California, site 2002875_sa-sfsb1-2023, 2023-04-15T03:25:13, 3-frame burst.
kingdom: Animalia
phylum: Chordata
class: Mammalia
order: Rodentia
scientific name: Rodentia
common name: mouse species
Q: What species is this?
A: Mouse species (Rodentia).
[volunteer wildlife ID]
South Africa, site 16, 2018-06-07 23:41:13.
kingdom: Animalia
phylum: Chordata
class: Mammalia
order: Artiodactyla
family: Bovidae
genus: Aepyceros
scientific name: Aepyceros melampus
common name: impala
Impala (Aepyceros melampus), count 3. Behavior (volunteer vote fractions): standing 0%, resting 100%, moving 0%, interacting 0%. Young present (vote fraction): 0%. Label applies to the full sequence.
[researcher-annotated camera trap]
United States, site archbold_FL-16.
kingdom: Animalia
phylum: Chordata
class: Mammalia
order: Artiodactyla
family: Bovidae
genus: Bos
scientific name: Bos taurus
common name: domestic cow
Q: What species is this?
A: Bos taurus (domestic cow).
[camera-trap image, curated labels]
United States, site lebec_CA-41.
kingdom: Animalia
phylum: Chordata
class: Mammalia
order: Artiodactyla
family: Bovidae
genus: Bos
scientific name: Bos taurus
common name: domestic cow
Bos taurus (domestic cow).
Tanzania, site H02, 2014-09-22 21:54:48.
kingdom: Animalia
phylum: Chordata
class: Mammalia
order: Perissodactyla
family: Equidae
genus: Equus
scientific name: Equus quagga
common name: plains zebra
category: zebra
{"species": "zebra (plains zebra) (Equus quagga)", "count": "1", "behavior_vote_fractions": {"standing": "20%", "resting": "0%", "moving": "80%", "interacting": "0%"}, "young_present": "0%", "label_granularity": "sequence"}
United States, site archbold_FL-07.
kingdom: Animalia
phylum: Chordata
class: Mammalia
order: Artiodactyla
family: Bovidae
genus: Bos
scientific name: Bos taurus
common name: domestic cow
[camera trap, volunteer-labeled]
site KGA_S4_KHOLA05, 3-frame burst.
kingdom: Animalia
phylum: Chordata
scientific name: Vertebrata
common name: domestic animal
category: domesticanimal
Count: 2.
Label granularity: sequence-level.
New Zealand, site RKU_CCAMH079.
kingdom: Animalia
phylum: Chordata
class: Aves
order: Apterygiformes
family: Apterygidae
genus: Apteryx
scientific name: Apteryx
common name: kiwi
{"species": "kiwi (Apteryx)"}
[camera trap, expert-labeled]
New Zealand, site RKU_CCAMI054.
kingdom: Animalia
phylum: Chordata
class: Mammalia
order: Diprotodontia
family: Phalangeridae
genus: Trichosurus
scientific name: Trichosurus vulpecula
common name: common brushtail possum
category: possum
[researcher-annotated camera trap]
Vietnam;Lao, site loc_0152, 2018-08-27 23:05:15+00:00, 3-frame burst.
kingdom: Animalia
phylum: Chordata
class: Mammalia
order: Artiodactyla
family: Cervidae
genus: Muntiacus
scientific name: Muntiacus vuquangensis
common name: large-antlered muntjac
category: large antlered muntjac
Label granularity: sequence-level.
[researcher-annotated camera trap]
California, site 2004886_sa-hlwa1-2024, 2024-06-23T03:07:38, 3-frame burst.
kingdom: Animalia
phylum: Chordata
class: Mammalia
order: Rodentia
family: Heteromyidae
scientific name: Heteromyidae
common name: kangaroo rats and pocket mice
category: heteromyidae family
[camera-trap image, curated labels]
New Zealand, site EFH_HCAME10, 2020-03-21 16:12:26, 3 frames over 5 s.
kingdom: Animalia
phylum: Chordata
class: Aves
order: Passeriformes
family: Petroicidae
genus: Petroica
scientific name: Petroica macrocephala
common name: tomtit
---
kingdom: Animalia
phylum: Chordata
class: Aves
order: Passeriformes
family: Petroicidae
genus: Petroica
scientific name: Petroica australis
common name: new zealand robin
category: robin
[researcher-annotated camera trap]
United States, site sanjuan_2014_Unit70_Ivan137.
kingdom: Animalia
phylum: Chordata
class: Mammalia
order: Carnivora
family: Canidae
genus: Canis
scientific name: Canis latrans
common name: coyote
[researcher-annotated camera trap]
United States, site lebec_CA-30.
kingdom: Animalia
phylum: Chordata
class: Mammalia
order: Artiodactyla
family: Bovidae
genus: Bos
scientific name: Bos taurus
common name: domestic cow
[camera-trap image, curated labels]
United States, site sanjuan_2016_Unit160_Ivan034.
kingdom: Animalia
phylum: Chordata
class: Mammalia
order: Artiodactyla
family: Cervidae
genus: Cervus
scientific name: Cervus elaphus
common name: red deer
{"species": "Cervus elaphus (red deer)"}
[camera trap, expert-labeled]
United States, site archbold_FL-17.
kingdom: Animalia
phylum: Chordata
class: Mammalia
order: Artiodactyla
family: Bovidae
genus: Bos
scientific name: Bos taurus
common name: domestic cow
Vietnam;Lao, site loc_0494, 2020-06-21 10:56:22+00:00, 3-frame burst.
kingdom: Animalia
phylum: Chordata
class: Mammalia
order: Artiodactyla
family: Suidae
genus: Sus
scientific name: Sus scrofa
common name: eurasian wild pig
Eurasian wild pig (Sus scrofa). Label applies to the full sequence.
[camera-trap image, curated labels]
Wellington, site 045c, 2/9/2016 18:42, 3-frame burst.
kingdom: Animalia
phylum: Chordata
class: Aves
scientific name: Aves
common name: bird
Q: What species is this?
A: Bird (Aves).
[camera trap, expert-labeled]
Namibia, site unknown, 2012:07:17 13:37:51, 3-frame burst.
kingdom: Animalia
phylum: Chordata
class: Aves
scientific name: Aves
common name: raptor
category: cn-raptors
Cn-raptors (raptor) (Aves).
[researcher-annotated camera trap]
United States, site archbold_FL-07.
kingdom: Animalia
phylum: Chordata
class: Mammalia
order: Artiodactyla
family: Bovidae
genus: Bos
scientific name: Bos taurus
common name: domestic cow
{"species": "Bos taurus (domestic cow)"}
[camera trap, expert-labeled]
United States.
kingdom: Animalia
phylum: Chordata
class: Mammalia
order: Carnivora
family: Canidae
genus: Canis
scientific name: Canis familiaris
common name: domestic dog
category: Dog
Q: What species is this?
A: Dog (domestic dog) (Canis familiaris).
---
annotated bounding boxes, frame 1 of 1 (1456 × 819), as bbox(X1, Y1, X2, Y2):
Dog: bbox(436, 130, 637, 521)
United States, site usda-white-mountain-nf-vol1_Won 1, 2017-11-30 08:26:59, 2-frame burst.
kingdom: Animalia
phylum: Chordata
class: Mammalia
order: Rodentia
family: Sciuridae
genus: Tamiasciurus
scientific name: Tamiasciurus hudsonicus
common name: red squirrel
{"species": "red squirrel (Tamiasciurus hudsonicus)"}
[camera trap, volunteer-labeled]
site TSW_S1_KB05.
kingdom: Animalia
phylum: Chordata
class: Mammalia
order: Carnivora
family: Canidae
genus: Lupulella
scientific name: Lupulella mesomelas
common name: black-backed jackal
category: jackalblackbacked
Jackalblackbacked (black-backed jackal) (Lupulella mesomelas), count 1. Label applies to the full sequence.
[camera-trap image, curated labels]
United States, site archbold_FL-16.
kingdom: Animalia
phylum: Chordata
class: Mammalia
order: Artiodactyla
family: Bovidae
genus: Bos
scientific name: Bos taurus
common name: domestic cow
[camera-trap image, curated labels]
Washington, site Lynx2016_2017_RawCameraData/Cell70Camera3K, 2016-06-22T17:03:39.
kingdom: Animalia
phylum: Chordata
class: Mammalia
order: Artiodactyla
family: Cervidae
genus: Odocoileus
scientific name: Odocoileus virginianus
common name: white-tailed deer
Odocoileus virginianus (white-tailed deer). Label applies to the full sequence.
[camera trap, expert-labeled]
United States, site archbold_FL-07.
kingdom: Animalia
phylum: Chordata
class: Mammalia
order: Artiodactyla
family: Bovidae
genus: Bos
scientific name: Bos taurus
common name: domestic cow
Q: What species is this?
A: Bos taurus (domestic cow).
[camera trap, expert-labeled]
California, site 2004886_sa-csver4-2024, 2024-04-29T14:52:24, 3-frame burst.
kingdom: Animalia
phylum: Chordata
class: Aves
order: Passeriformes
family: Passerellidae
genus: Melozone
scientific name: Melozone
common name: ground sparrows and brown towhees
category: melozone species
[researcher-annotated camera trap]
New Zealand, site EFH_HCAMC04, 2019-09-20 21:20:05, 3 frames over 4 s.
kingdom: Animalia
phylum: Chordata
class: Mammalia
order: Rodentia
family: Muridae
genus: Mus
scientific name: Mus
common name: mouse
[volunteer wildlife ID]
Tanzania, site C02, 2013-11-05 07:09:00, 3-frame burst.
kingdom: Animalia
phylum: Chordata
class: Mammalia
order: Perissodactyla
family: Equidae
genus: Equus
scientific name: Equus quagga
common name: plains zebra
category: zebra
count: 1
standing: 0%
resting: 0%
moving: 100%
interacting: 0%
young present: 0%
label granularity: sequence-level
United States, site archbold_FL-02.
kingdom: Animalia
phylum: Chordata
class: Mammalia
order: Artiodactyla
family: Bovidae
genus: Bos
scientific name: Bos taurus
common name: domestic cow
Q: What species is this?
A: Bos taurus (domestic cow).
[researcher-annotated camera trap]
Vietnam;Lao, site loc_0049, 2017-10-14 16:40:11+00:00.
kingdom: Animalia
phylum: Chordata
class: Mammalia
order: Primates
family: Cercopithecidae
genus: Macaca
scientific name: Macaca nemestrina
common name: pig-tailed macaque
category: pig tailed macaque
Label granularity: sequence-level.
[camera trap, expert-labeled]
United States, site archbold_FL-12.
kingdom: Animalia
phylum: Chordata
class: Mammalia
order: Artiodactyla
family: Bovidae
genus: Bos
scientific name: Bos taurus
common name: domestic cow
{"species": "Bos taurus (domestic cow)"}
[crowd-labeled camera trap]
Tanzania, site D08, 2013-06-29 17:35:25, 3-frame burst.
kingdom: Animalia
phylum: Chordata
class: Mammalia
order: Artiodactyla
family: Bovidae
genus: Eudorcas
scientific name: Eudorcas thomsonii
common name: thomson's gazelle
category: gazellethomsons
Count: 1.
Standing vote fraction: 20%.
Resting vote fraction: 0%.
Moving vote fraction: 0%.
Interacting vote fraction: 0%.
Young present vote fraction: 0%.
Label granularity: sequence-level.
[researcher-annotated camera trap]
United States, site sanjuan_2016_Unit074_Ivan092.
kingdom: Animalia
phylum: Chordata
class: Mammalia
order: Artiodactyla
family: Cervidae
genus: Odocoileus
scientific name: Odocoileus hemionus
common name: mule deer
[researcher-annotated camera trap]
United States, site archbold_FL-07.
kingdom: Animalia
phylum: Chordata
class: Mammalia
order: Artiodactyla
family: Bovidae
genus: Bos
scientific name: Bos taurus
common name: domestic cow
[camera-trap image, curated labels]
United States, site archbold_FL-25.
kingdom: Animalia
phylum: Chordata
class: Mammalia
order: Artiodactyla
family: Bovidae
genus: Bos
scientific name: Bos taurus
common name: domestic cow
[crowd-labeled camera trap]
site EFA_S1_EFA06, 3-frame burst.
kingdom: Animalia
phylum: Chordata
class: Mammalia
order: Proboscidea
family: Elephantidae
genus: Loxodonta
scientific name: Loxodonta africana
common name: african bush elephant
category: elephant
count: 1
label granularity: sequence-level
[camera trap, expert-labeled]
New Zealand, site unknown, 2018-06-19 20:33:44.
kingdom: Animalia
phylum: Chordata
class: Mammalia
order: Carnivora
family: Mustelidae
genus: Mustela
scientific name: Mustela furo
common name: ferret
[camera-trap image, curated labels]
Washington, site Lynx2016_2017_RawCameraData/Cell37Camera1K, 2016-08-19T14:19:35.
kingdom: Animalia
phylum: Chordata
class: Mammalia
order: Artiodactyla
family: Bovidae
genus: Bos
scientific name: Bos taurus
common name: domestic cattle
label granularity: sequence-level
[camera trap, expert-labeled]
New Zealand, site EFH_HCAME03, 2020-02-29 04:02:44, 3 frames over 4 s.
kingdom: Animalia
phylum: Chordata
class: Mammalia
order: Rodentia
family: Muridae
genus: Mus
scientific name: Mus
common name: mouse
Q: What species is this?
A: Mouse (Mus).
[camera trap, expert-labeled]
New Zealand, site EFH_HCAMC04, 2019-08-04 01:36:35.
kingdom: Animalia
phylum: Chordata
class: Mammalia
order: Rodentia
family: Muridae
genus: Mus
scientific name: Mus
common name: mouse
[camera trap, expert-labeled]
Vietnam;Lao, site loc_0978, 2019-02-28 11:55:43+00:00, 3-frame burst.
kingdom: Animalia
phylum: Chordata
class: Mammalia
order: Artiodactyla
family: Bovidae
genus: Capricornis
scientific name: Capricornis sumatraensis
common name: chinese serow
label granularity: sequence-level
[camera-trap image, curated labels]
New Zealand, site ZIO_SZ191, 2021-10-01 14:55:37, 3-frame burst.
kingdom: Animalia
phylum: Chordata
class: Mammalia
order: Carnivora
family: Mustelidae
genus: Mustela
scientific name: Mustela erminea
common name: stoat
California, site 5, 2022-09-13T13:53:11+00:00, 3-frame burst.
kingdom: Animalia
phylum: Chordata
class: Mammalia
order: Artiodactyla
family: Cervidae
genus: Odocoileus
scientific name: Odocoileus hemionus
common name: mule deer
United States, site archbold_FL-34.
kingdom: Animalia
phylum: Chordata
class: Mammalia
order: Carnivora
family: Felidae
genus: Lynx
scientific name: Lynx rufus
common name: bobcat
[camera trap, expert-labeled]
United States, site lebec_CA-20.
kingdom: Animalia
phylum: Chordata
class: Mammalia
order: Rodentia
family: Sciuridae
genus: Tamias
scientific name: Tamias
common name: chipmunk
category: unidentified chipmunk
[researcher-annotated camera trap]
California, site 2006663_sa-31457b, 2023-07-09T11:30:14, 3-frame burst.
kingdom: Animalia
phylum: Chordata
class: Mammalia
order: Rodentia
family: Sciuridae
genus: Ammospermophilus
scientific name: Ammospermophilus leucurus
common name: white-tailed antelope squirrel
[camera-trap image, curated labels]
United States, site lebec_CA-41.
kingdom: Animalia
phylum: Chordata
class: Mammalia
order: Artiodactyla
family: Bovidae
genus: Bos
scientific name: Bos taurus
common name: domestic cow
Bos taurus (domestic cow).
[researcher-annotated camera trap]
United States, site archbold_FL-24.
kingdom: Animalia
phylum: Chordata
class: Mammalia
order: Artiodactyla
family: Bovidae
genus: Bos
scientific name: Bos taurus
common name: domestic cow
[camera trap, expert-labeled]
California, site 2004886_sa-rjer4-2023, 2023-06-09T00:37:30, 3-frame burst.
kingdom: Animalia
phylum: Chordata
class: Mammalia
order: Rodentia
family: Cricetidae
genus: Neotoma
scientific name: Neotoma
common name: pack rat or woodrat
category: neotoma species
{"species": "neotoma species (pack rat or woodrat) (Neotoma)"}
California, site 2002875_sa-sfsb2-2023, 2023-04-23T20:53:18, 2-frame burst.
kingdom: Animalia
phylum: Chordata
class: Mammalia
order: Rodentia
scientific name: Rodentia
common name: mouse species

● WHAT TO DO:
Scan the records for the word "Canis", and copy each line where it is found.

● RESPONSE AREA:
genus: Canis
scientific name: Canis latrans
genus: Canis
scientific name: Canis familiaris
A: Dog (domestic dog) (Canis familiaris).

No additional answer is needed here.